■ **Task prompt**: Reproduce verbatim everything in the football commentary from "We'll get the" down to "Jackson... Or Judge.".

■ **Document extract**:
----

We'll play safely across the back and deep midfield (dominating possession), then a centre back will launch it forward.

We'll get the ball wide, we'll pause long enough to let the opposition regroup, then cut it back or it'll go out for a throw.

We'll 'dominate possession' have a couple of half-chances, concede to a stupid goal where someone's out of position - look at Lincoln, Wycombe, Oxford - and then we'll spend half an hour looking for something - anything - to happen, when we hopefully launch balls up to the towering Jackson... Or Judge.

Under McCarthy, my biggest problem wasn't pragmatism, it was the lack of chances created. Doesn't matter who you have up front if there's no chances created. How often do you genuinely think we're on the verge of scoring, that it's a matter of time? It's hope, not expectation.

Huws comes in. Out. Skuse appears. Nolan. A cameo from Bishop. Huws again. Skuse. Edwards sits at right back. Judge wanders across the attacking positions. Youngsters, McGavin, Dobra, El Mizouni shine, and vanish. Sears appears on the stroke of 90 to receive killer balls from winger Bishop... Oh please!

----

■ **Recorded information**:
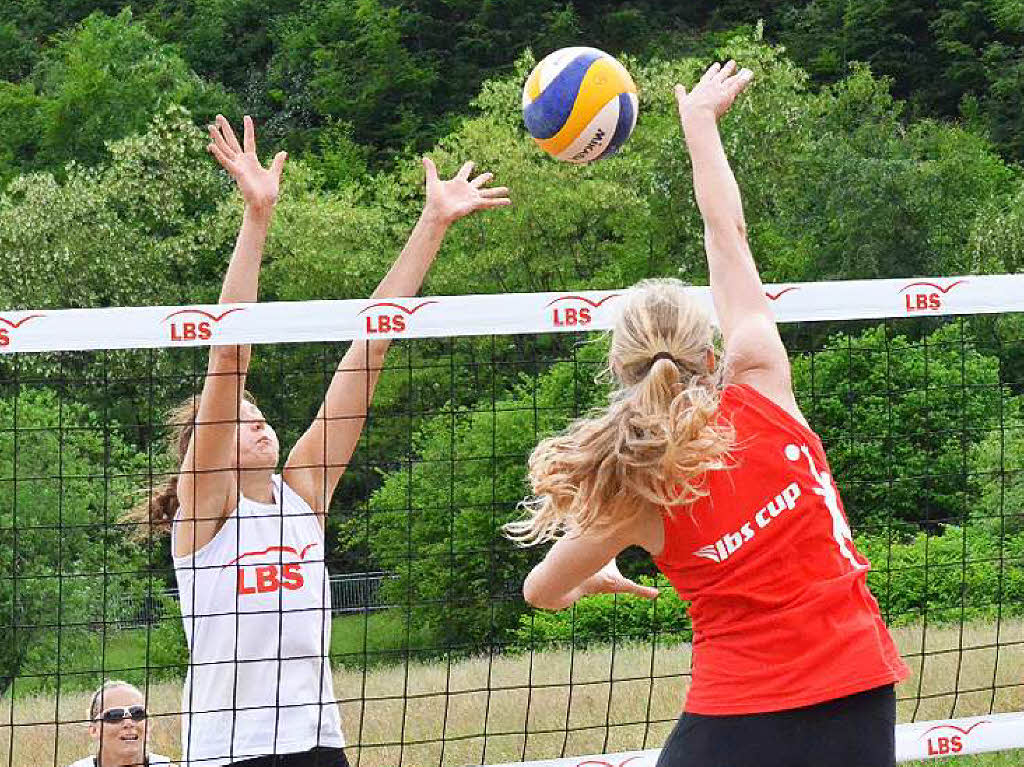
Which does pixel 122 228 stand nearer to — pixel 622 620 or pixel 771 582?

----

■ **Task result**:
We'll get the ball wide, we'll pause long enough to let the opposition regroup, then cut it back or it'll go out for a throw.

We'll 'dominate possession' have a couple of half-chances, concede to a stupid goal where someone's out of position - look at Lincoln, Wycombe, Oxford - and then we'll spend half an hour looking for something - anything - to happen, when we hopefully launch balls up to the towering Jackson... Or Judge.